Fortunately, that real-life story didn't involve the bear going on a murderous, coke-fueled rampage. In the movie, that's exactly what happens. While Banks' film takes inspiration from the bizarre true story of Thornton's drug dump, it ups the ridiculous factor by orders of magnitude. And yet, according to the director herself, there are still some more serious themes in "Cocaine Bear" that go beyond simple silly spectacle.

Cocaine Bear is a story about family

In an interview with Total Film, Elizabeth Banks discussed both the absurdity of "Cocaine Bear" and the more serious themes that brought her to the project. One of those that particularly attracted her was the theme of family — particularly the relationships between parents and their children. "One of the surprising themes of the film is parenting," Banks said. "The film is very much about fathers and sons, and mothers and daughters, and protecting your cubs. That's one of the things that drew me to it as a mom, this story of how to be the best version of a parent."

Given what's been revealed about the actual story of "Cocaine Bear," that thematic throughline makes a lot of sense. Keri Russell's Colette Matthews character says in the trailer that she's in the woods looking for her daughter, played by Brooklynn Prince. And with Banks' mention of fathers and sons, it seems likely that some of the other human characters will be related as well.

Cocaine Bear deals with some heavy political themes

In addition to the theme of parenthood that first drew Elizabeth Banks to "Cocaine Bear," the film also deals with some more political themes relevant to both its mid-1980s setting and the present day.

"The other [theme] is the sense that the war on drugs was really ramped up in the '80s," Banks told Total Film. "This film takes place in 1985, which is the height of all these [programs] to combat crack in America. So many of those policies went sideways, and this bear was collateral damage." Though "war on drugs" rhetoric began well before 1985, the era of Ronald Reagan's presidency did see an uptick in political focus on the issue (per The Washington Post). The wide-reaching anti-drug policies of the era are believed by many to have caused far more harm than good, treating addiction as a crime issue rather than a healthcare issue and disproportionally targeting communities of color in America (per NPR). Many of these policies remain active in various forms today.

For Banks, "Cocaine Bear" is also a film about how humans relate to the environment. "We, as humans, with our hubris, feel that we can control nature," the director told Total Film. "[But] if you f*** with nature, nature will f*** with you." The subject of humanity's impact on the natural world is more relevant now than ever as the modern climate crisis continues (per National Geographic).

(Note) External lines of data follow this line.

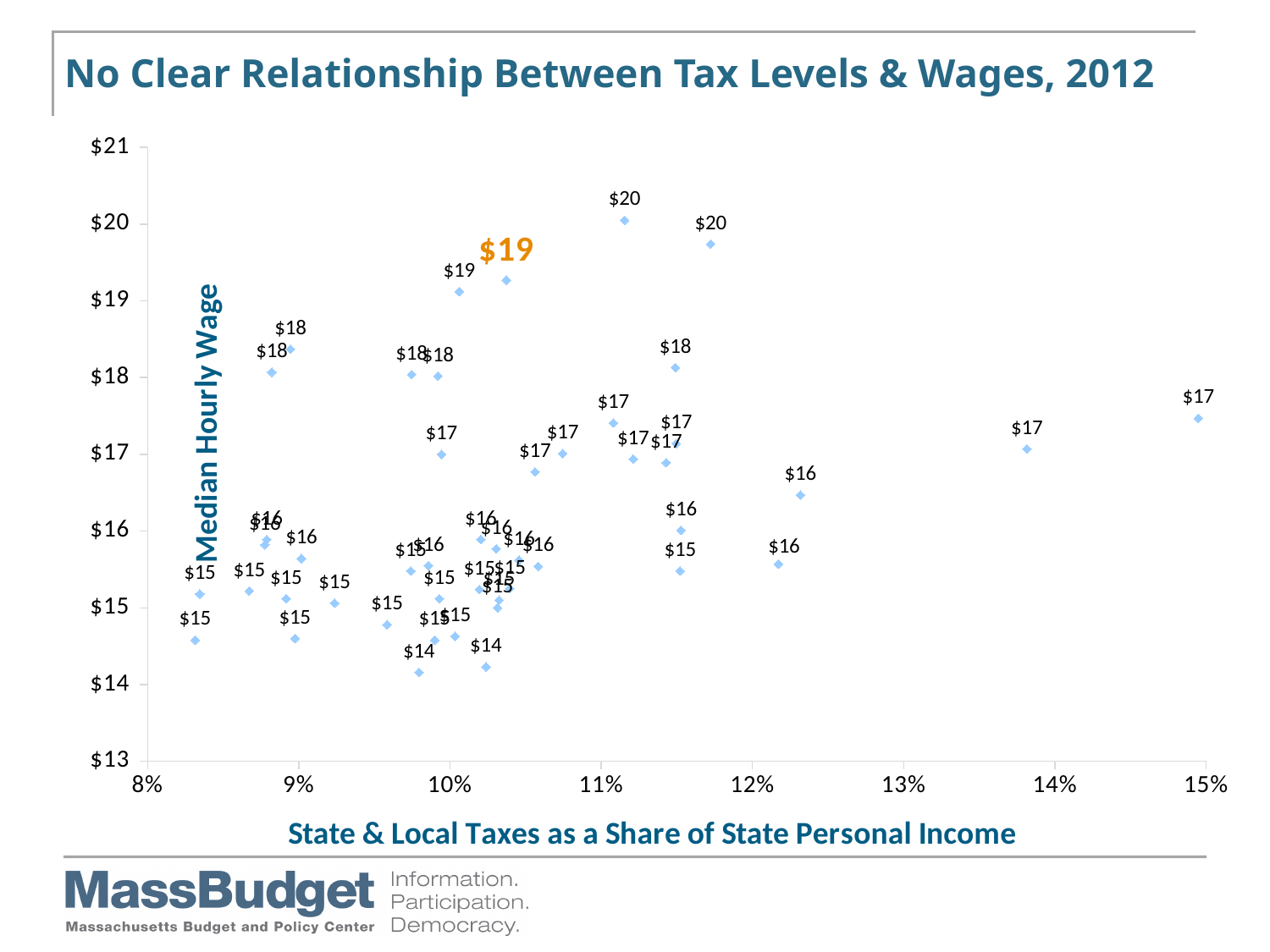
What is the median hourly wage labeled for the point with the highest tax share (farthest right, near 15%)? $17 What is the label of the vertical axis? Median Hourly Wage What kind of chart is shown on the slide? scatter chart Is the median hourly wage for the point near 12.3% on the x axis greater or less than $16? greater What value is shown on the orange highlighted data label? $19 What is the title of the chart? No Clear Relationship Between Tax Levels & Wages, 2012 What is the lowest median hourly wage labeled on the chart? $14 What is the highest median hourly wage labeled on the chart? $20 How many points are labeled $14? 2 How many points are labeled $20? 2 Do median hourly wages clearly rise or fall as the tax share increases along the x axis? no clear relationship Is the median hourly wage for the point near 14% on the x axis greater or less than $18? less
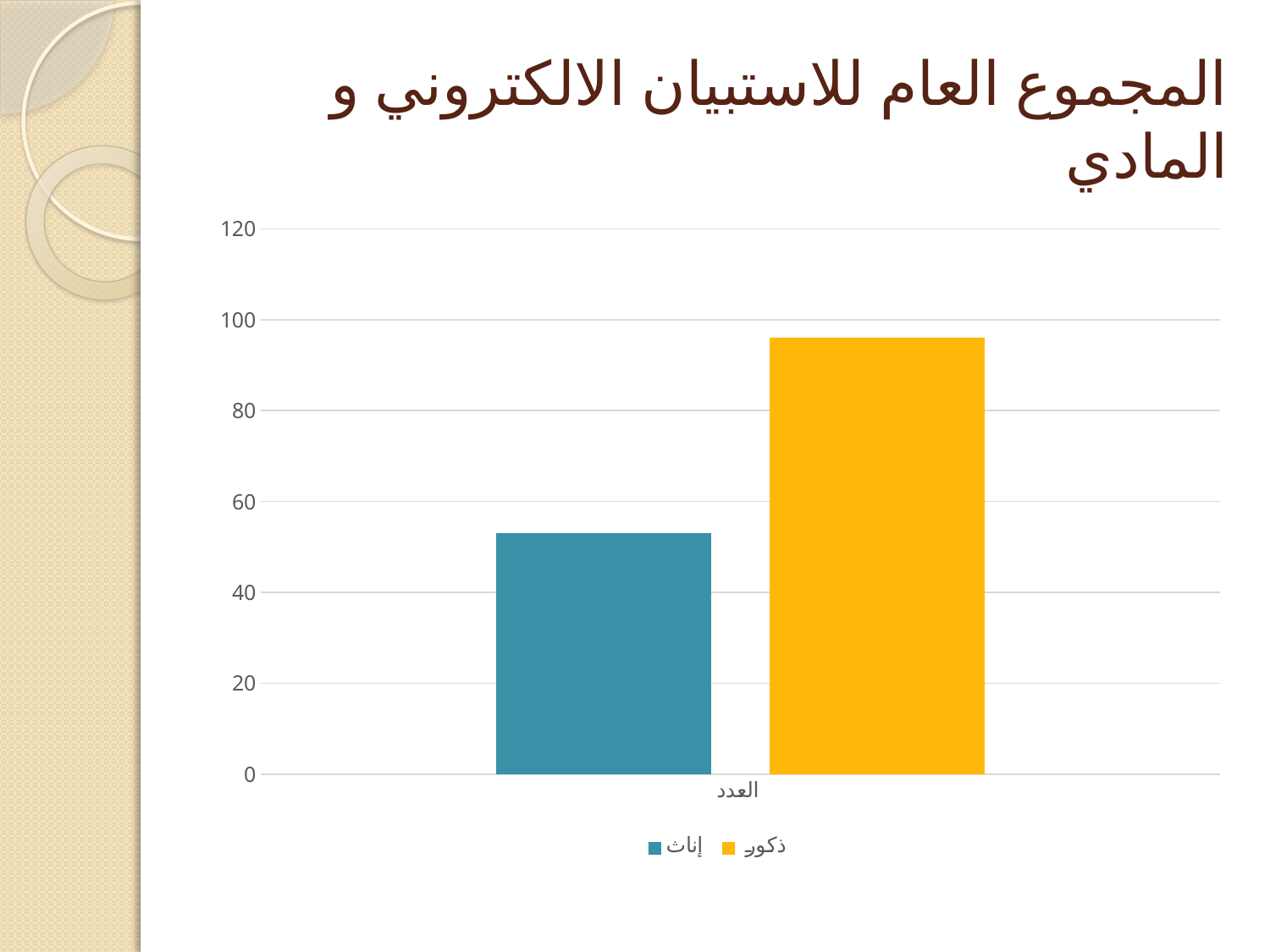
Is the bar for ذكور larger or smaller than the bar for إناث? larger What kind of chart is shown on the slide? bar chart Which series has the shorter bar, ذكور or إناث? إناث Which series has the taller bar, ذكور or إناث? ذكور How many categories are shown on the x axis? 1 What is the label of the category on the x axis? العدد Is the value for إناث greater or less than 40? greater Is the value for ذكور greater or less than 80? greater Which series is shown in orange? ذكور Is the value for إناث greater or less than 60? less How many series does the legend list? 2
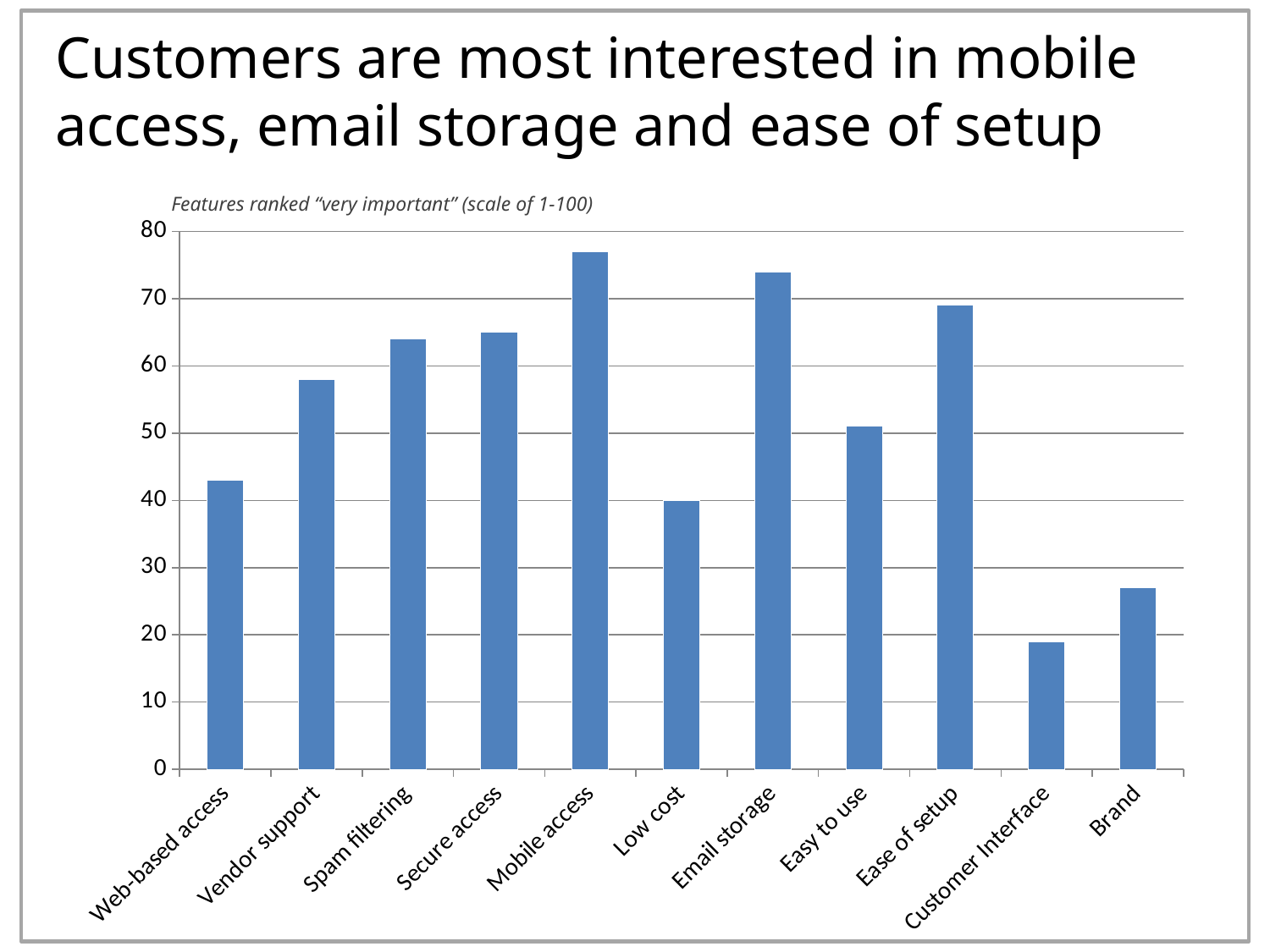
What is the subtitle printed above the chart? Features ranked "very important" (scale of 1-100) Is the value for Mobile access greater or less than 70? greater Which has a higher value, Email storage or Ease of setup? Email storage Is the value for Brand greater or less than 30? less Which feature has the highest bar in the chart? Mobile access Which feature has the lowest bar in the chart? Customer Interface How many features are shown on the x axis of the chart? 11 Which has a higher value, Vendor support or Easy to use? Vendor support Is the value for Vendor support greater or less than 50? greater What kind of chart is shown on the slide? Bar chart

If you or anyone you know needs help with addiction issues, help is available. Visit the Substance Abuse and Mental Health Services Administration website or contact SAMHSA's National Helpline at 1-800-662-HELP (4357).

The movie can still be enjoyed as just a silly distraction

While "Cocaine Bear" is clearly a film with many layers, its director says that it can still be enjoyed as a simple, silly distraction if that's what viewers are looking for. "Cocaine Bear is super-entertaining," Elizabeth Banks told Total Film. "If you want to let go of everything in your life for 95 minutes, this is a great way to do that. It's an incredible adventure." While she emphasized that there are some "really beautiful messages" in the movie, the absurdity inherent to the title still seems to be the main draw.

Of course, the two don't have to be mutually exclusive. Plenty of recent comedy series like "Fleabag" and "PEN15" have gained widespread acclaim by blending ridiculous circumstances with smart and powerful writing. If everything comes together in "Cocaine Bear," it could be a film in that same tradition. Or at the very least, as Banks told Total Film, "If audiences want to see a movie called 'Cocaine Bear,' I have delivered a film that lives up to the title."